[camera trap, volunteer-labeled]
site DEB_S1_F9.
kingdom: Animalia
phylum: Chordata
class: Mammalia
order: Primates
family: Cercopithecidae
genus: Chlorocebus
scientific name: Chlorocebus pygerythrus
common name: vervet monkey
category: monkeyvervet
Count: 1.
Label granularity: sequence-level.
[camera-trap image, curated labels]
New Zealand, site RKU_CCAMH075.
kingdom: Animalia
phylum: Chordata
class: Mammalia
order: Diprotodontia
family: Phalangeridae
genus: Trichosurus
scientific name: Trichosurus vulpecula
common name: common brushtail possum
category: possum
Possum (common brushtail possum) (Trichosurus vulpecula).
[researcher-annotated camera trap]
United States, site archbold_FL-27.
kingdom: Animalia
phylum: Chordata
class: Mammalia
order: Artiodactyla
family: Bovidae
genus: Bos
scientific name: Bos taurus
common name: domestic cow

==

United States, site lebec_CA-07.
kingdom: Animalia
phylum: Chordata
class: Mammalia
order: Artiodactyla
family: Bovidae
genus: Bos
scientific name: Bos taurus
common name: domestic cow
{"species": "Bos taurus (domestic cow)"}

* * *

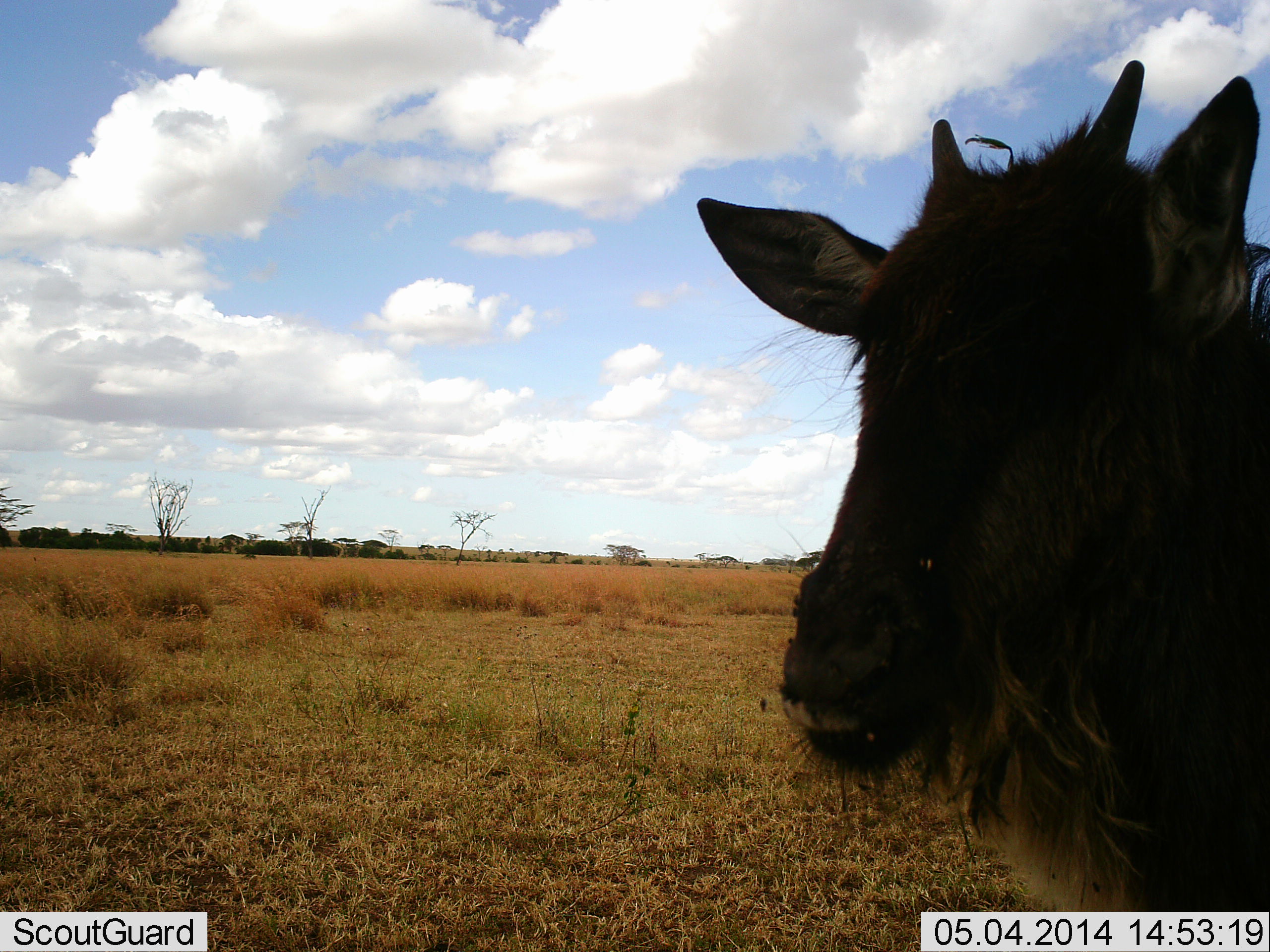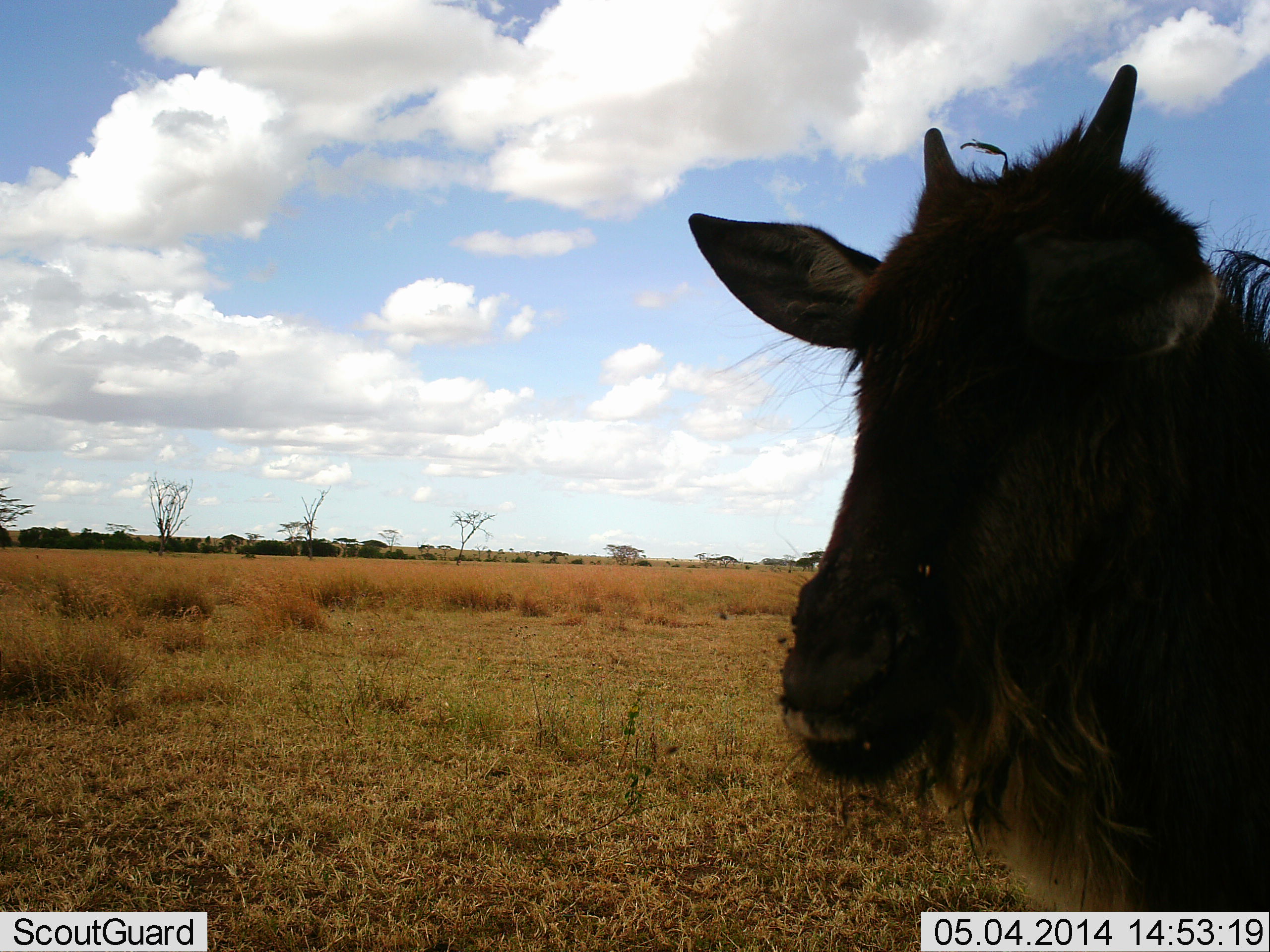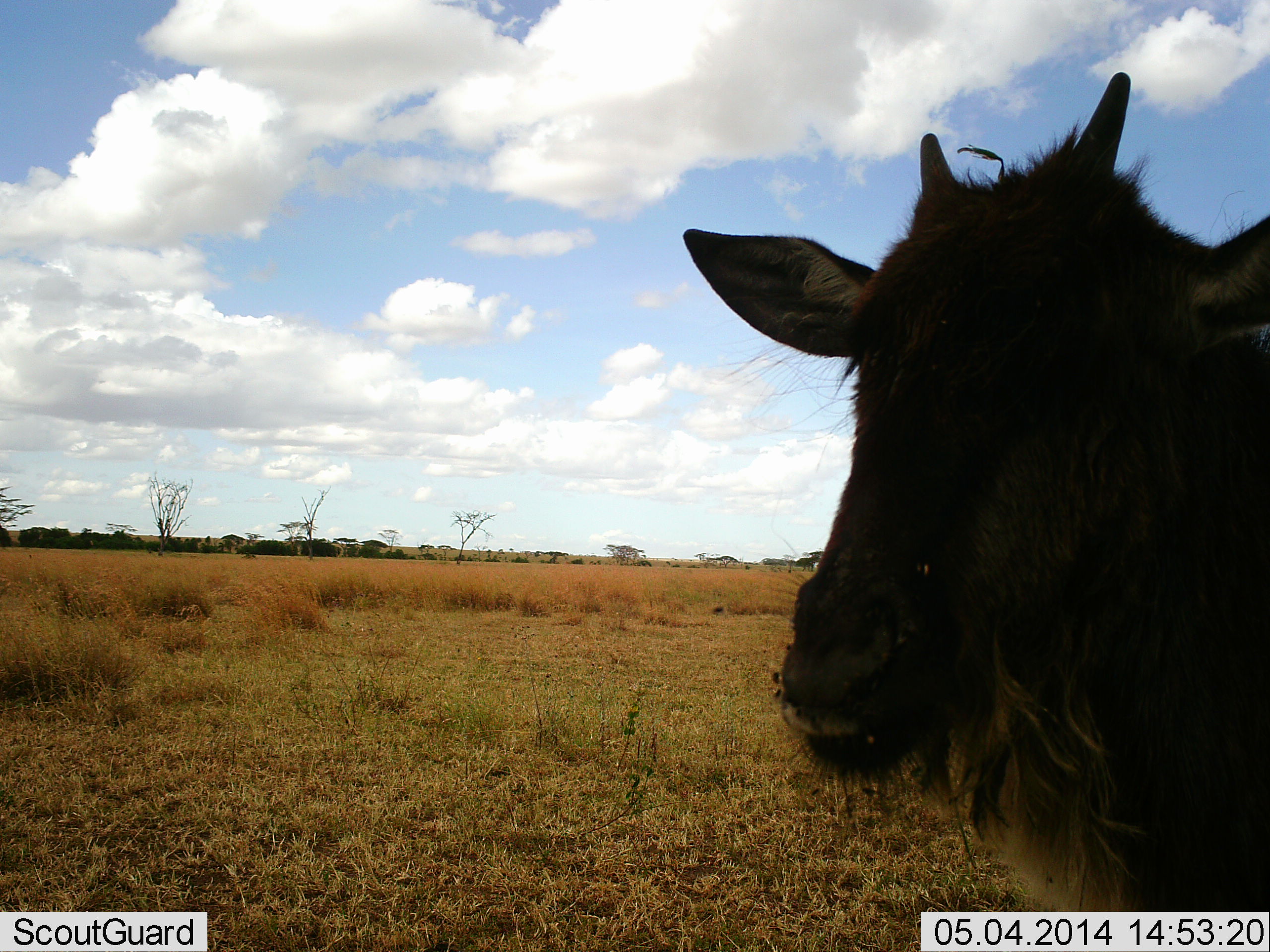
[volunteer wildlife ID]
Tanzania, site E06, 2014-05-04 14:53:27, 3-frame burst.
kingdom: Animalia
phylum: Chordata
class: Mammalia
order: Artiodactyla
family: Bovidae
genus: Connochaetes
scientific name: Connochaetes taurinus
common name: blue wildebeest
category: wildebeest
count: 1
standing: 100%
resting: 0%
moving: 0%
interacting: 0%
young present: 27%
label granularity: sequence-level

TASK BRIEF: Every line above that holds the string "trap" should be copied into the answer.

SOLUTION TO THIS TASK:
[camera trap, volunteer-labeled]
[camera-trap image, curated labels]
[researcher-annotated camera trap]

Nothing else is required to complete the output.